Já no meu quarto ano na Faculdade de Medicina eu frequentava as enfermarias da Santa Casa de Misericórdia de Curitiba. Eu deveria estar no sexto ano, talvez, quando recebo um recado de que um senhor estava na portaria do hospital e queria falar comigo. Ao lá chegar encontro o seu Willy. Já muito magro e com um tom de voz meio perdido. Não estava bem. Pediu que eu o examinasse. Falei com o professor Felipe Lerner, chefe da enfermaria de Clínica Médica, da qual eu era acadêmica interna. Seu Willy foi internado. O diagnóstico foi o pior possível. Até hoje não sei como foi que lá ele foi me encontrar. Coisas de famílias irmãs. Apressei-me em enviar um aviso, através do telégrafo da Rede Ferroviária, para meus pais.

 

 

Nancy, uma das filhas, seguiu os rastos de sua irmã mais velha e foi trabalhar para um casal, creio que em Nova Iorque. Estudou e passou a exercer funções no escritório da empresa de seu primeiro patrão. Quando retornou ao Brasil construiu uma confortável vivenda no bairro de Santa Felicidade, em Curitiba. E Dona Noêmia foi morar com ela.
A saga da família de Dona Noêmia Rauen Romais merece um livro, uma novela, um filme, tão cheia de detalhes e minúcias foi ela construída.

 

 

 

Uma das minhas alegrias foi, certa vez, ao comentar algo sobre Dona Noêmia Rauen Romais com jovens amigas minhas, perguntarem-me se eu a conhecia.
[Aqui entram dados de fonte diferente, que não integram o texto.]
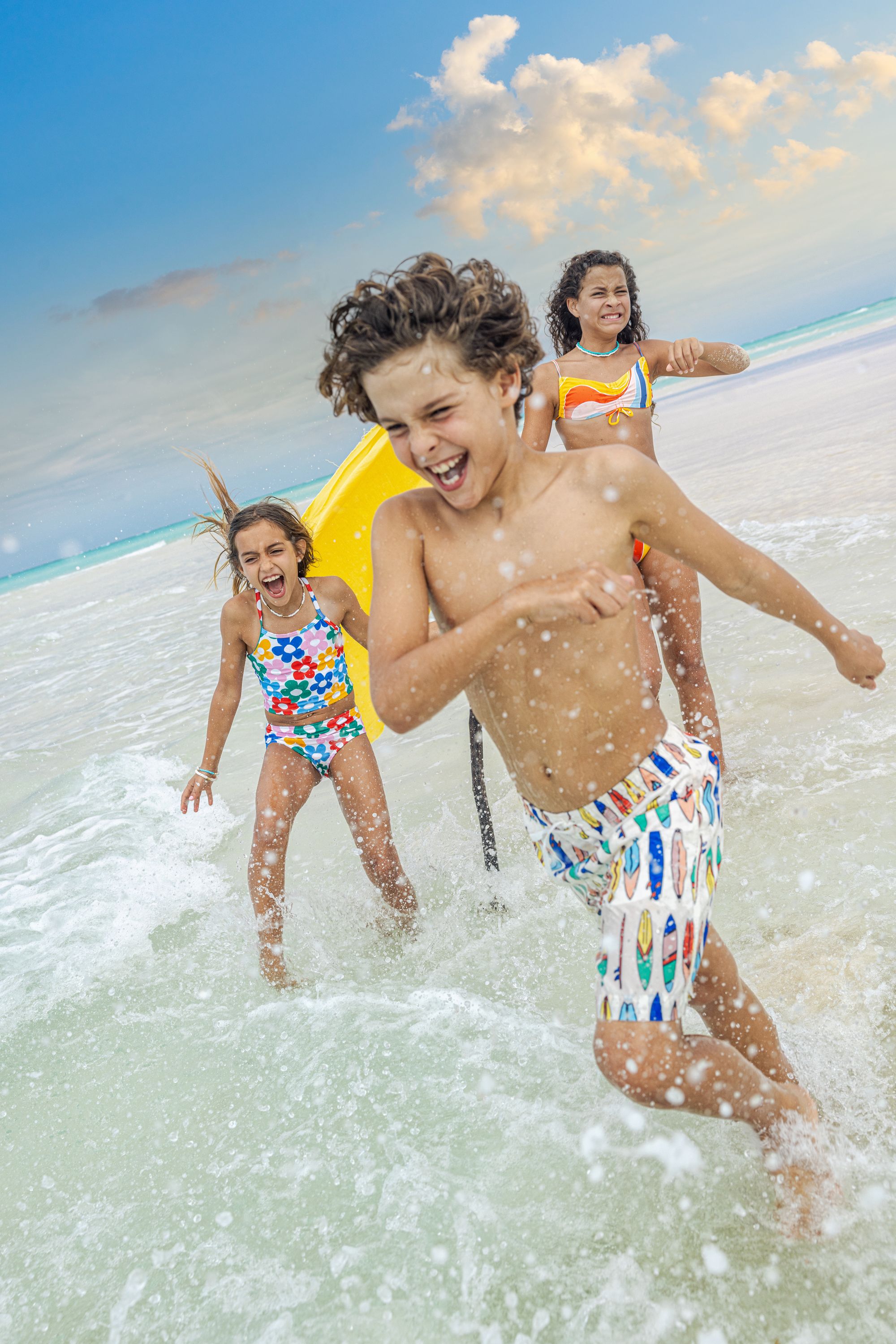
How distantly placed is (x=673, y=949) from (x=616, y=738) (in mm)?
427

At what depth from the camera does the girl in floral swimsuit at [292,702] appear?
11.4 ft

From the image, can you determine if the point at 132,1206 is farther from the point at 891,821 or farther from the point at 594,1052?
the point at 891,821

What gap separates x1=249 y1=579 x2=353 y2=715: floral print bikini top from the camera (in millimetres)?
3584

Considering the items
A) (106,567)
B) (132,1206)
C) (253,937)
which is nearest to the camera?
(132,1206)

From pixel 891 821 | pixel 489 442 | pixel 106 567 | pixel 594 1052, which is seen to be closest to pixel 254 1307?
pixel 594 1052

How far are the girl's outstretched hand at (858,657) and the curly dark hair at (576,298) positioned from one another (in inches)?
87.5

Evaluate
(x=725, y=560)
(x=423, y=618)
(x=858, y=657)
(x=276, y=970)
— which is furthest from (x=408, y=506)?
(x=276, y=970)

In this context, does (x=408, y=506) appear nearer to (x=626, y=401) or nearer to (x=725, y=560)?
(x=725, y=560)

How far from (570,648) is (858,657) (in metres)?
0.69

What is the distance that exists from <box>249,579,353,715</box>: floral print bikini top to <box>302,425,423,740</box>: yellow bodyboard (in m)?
0.27

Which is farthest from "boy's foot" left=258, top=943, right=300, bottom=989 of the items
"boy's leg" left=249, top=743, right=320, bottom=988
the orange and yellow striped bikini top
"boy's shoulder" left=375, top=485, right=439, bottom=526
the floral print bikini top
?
the orange and yellow striped bikini top

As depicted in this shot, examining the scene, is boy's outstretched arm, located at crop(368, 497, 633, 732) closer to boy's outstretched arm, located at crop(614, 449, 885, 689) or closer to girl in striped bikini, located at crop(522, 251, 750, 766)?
boy's outstretched arm, located at crop(614, 449, 885, 689)

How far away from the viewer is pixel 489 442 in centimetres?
186

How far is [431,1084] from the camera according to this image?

Foi então que fiquei sabendo que o Jardim de Infância que elas frequentaram, quando pequenas, tinha o nome de “Noêmia Rauen Romais”.

 

 

 

Oxalá todas as Escolas e os hoje Centros de Educação Infantil de nossa região ostentassem os nomes das excelentes professoras que, enfrentando as maiores dificuldades, ensinaram a tantas e a tantos as primeiras letras e os primeiros números.